What many have termed ‘Black Sunday’ marked the end of an era that stretched across generations. It is true, ladies and gentleman, that the celebrated institution informally known by such names as “Club-B” and “B-town” has closed its doors for good.
Although this news should not really be shocking to anyone, it has certainly created a void in many students’ hearts (and livers), as well as my own.
One can only hope that the spirit of The Border will live on through the many patrons that frequented it.
I could spend the entirety of this column lamenting its demise, or cursing the city of Denver for taking from us the only place that literally did a majority of its business with minors, but I don’t believe that is what The Border would want.
The only way I feel I could do justice to a place that has graced the lives of so many is to recount some of their tales.
There is only one man I know that can claim he has spent more time at The Border than any other human being.

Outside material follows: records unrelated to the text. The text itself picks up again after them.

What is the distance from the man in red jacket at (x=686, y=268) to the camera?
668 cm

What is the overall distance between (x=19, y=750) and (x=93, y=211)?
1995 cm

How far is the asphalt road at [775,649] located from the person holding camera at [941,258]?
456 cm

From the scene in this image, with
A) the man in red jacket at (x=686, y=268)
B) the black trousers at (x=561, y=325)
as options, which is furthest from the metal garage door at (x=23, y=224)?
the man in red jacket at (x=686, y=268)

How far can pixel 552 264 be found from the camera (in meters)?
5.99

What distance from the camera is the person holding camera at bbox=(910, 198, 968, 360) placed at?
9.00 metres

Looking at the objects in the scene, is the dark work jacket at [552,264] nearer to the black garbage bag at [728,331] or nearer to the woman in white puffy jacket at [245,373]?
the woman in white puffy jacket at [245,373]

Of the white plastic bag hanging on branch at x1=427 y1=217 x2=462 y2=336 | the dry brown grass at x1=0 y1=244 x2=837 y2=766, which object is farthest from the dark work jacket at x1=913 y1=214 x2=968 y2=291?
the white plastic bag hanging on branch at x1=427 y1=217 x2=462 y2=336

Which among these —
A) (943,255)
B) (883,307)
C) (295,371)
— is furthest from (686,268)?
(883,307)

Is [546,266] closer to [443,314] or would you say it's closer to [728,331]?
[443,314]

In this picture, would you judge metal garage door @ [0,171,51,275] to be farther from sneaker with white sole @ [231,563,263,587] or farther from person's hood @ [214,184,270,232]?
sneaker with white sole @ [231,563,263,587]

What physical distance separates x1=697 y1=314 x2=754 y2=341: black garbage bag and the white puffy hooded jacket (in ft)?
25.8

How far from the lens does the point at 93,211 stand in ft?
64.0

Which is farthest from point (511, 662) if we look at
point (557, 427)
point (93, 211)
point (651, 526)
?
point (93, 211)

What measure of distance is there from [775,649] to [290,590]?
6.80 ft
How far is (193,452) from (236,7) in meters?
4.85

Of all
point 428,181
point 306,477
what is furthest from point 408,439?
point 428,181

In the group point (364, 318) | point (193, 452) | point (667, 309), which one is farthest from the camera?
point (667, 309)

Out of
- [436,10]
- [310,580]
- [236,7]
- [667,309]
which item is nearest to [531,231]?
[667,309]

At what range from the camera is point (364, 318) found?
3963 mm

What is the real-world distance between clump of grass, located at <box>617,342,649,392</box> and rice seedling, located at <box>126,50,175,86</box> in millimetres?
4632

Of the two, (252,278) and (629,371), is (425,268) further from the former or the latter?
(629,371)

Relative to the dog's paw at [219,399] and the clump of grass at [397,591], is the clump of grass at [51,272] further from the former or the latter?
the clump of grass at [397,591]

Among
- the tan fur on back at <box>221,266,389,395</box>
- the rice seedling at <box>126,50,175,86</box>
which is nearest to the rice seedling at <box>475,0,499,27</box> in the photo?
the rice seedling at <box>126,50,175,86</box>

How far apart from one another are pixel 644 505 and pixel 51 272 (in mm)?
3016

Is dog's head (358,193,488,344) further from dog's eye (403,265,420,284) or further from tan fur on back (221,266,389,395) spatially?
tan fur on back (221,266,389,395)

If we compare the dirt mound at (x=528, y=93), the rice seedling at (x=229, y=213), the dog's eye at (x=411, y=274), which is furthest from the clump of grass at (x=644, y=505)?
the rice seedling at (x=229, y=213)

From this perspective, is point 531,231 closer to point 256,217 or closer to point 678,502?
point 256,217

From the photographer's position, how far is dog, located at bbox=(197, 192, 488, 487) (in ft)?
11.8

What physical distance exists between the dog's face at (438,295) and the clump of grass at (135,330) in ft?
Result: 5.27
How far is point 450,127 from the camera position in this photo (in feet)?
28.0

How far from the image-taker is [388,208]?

He claims he forgot his real name decades ago, likely due to excessive alcohol consumption at the bar he loved.
These days he only responds to the title “Creepy-old-mullet-guy-who-is-always-playing-pool-and-inconspicuously-undressing-eighteen-year-old-co-eds-with-his-eyes.”
Despite being lost in a world that rejected him, The Border gave this man an identity and he embraced it proudly.
The older patrons were not the only ones whose lives were changed because of The Border. Many upperclassmen have benefited from its services for years.
If you went to The Border and didn’t come out with a drunken story, you just weren’t trying hard enough. I’m not going to let them take all the limelight, though.
It was never a strange occurrence to see some dude putting back cosmos like it was his day job and say the wrong thing to the wrong guy and end up in the wrong position on the asphalt outside.
I joined my friends in the place that has given us so many memories and has taken even more away for its final last call. I speculate that one day in the future it will re-open its doors, but its former glory will never be restored. Fancy that.